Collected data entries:
_ _ _ _

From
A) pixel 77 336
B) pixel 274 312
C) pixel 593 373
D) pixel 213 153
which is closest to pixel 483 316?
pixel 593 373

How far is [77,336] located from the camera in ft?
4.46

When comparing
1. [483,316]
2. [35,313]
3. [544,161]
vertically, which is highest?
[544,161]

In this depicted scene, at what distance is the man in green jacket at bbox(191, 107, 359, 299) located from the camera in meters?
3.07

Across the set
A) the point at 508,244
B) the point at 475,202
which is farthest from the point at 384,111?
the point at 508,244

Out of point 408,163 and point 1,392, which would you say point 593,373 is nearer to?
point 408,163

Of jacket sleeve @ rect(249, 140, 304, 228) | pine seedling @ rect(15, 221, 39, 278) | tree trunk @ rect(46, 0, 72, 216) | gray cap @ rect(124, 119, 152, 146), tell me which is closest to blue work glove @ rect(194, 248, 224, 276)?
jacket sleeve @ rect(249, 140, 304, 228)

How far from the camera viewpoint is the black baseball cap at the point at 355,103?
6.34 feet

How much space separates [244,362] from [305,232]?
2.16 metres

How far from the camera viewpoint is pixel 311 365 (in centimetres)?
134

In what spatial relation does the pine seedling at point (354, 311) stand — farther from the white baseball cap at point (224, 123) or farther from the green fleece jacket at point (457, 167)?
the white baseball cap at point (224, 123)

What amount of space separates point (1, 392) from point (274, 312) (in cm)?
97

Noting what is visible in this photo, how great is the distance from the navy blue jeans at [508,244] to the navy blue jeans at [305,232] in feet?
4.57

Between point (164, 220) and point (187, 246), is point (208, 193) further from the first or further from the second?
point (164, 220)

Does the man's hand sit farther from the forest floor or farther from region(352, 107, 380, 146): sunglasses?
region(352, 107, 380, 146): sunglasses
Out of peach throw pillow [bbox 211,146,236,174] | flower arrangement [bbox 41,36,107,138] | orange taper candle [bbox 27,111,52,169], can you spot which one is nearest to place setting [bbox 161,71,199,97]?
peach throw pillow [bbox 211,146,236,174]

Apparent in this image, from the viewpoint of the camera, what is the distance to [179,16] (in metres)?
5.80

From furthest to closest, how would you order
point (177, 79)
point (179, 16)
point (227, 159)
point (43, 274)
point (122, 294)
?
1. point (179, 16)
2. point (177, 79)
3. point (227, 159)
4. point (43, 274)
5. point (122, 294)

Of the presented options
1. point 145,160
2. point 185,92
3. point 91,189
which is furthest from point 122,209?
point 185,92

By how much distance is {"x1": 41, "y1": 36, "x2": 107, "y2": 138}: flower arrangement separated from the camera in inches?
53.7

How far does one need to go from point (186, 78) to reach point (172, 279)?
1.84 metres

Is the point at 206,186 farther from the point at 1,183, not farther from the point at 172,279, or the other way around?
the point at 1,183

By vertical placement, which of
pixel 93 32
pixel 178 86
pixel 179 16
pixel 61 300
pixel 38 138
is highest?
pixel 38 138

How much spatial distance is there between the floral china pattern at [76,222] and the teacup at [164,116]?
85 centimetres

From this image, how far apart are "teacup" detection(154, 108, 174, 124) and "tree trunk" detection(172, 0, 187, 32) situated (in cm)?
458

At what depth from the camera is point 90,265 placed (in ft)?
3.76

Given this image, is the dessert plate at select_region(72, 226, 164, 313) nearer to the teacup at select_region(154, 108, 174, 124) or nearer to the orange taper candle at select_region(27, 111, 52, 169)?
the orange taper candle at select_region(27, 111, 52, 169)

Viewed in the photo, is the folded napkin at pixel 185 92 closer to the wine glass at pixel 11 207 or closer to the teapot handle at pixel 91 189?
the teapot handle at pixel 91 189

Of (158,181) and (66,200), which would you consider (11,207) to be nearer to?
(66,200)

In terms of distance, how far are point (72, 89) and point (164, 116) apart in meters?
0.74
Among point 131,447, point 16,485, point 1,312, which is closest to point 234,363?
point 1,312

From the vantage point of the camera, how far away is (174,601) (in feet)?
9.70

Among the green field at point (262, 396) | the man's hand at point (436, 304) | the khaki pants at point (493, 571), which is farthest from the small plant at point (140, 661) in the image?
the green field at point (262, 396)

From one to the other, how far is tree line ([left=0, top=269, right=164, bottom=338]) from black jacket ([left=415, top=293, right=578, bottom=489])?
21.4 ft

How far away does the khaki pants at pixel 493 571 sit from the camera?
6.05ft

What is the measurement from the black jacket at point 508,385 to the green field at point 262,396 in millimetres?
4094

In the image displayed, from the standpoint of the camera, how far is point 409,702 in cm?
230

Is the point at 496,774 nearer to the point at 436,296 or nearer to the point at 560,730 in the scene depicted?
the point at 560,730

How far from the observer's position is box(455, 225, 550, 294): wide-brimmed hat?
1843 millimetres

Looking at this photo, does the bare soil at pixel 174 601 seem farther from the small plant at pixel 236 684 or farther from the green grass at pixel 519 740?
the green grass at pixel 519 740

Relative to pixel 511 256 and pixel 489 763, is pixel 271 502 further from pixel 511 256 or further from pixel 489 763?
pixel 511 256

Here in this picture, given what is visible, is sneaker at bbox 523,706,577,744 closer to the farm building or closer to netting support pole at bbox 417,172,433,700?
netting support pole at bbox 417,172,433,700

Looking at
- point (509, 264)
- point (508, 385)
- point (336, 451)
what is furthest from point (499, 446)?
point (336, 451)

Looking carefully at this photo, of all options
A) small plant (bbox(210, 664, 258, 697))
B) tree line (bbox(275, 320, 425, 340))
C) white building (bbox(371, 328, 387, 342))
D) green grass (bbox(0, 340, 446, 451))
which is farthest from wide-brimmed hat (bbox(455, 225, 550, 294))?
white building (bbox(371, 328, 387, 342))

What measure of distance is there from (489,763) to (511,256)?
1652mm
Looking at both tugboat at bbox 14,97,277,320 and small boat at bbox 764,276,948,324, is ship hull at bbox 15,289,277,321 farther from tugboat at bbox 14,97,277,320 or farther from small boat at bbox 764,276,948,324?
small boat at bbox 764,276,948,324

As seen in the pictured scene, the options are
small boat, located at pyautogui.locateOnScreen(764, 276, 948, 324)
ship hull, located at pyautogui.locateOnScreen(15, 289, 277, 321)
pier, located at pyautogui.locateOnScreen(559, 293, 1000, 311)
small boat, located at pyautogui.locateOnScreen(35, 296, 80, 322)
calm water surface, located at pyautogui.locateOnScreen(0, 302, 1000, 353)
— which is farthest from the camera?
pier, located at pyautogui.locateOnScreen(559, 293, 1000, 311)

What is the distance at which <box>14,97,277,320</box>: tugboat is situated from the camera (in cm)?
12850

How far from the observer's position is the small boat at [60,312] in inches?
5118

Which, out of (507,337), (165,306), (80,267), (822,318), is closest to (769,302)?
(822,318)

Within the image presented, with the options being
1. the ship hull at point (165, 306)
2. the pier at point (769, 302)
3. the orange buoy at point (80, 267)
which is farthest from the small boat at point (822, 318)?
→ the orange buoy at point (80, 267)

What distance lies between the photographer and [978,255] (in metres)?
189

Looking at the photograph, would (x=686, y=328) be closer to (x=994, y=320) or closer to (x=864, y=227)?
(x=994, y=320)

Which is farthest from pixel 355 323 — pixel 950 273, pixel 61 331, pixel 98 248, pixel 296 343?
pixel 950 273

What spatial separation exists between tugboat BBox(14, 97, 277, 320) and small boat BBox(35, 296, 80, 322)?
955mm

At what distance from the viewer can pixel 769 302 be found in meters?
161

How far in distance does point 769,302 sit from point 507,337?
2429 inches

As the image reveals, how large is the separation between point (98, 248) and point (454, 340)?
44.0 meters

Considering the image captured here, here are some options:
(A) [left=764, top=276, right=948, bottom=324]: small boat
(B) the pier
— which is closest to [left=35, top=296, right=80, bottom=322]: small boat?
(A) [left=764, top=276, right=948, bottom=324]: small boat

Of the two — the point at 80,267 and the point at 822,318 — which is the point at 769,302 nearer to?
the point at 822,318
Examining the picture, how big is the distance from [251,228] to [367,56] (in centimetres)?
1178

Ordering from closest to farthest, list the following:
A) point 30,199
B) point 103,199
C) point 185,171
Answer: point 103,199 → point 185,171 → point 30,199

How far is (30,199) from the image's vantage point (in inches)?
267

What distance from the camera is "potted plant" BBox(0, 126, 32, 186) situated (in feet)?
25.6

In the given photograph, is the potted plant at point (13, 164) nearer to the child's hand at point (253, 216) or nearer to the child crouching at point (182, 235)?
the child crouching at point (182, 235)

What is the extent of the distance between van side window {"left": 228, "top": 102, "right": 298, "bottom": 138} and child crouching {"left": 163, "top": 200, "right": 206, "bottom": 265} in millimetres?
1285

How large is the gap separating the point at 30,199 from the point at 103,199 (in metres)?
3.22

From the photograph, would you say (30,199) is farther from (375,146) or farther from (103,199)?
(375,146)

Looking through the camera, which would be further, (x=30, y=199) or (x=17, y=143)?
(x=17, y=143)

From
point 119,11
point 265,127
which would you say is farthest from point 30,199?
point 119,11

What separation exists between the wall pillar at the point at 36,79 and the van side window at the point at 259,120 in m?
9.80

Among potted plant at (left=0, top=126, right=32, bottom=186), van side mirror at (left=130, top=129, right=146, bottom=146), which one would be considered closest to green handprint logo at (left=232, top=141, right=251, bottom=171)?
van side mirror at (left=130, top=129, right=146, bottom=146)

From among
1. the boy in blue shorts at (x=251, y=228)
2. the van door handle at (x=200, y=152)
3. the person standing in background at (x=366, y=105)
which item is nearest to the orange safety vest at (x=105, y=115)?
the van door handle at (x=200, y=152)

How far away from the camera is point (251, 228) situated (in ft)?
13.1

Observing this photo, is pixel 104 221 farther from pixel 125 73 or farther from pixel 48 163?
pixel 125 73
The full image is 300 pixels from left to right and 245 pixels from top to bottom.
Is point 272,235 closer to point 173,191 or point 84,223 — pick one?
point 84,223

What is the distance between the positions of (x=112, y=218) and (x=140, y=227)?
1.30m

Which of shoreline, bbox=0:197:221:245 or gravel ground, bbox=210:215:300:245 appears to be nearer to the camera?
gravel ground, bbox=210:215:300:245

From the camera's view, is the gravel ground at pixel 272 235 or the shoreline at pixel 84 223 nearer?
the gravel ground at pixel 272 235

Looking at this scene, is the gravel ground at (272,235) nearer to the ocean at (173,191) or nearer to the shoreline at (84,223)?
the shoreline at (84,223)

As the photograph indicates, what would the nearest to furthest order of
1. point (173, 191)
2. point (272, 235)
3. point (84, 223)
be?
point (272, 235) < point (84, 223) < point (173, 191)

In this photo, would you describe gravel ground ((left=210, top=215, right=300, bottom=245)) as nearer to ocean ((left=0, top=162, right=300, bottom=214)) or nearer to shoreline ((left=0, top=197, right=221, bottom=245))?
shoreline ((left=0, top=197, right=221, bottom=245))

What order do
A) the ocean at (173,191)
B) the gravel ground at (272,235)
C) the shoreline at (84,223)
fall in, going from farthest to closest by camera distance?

_ _ _ _

- _What to do_
Return exactly the lines from the one containing "What separation exists" through the last line of the records above, both included, and nothing else.

- _Response_
What separation exists between the wall pillar at the point at 36,79 and the van side window at the point at 259,120 in m?
9.80

Among potted plant at (left=0, top=126, right=32, bottom=186), van side mirror at (left=130, top=129, right=146, bottom=146), which one would be considered closest to green handprint logo at (left=232, top=141, right=251, bottom=171)?
van side mirror at (left=130, top=129, right=146, bottom=146)

From among
1. the boy in blue shorts at (x=251, y=228)
2. the van door handle at (x=200, y=152)
3. the person standing in background at (x=366, y=105)
which item is nearest to the orange safety vest at (x=105, y=115)?
the van door handle at (x=200, y=152)

How far away from the camera is point (251, 228) situated (in ft)?
13.1

Observing this photo, is pixel 104 221 farther from pixel 125 73 or farther from pixel 48 163?
pixel 125 73
The full image is 300 pixels from left to right and 245 pixels from top to bottom.
Is point 272,235 closer to point 173,191 or point 84,223 — pick one?
point 84,223

What is the distance between the positions of (x=112, y=218) and (x=140, y=227)?
1.30m

Which of shoreline, bbox=0:197:221:245 or gravel ground, bbox=210:215:300:245 appears to be nearer to the camera?
gravel ground, bbox=210:215:300:245

From the camera's view, is the gravel ground at pixel 272 235 or the shoreline at pixel 84 223 nearer?
the gravel ground at pixel 272 235

Looking at this scene, is the gravel ground at (272,235) nearer to the ocean at (173,191) or nearer to the shoreline at (84,223)?
the shoreline at (84,223)

As the photograph indicates, what would the nearest to furthest order of
1. point (173, 191)
2. point (272, 235)
3. point (84, 223)
be?
point (272, 235) < point (84, 223) < point (173, 191)

In this photo, would you describe gravel ground ((left=210, top=215, right=300, bottom=245)) as nearer to ocean ((left=0, top=162, right=300, bottom=214)) or nearer to shoreline ((left=0, top=197, right=221, bottom=245))?
shoreline ((left=0, top=197, right=221, bottom=245))

What order do
A) the ocean at (173,191)
B) the gravel ground at (272,235)
C) the shoreline at (84,223)
fall in, going from farthest to closest by camera distance?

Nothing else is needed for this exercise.